[Stored items from a collection]
##############################
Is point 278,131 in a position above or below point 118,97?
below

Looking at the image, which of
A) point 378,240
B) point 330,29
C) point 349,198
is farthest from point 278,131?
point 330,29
##############################
* [Problem to work on] Extract the complete set of records unchanged.

* [Correct output]
Is point 278,131 in a position above or below point 118,97?
below

Looking at the image, which of
A) point 378,240
B) point 330,29
C) point 349,198
is farthest from point 278,131?
point 330,29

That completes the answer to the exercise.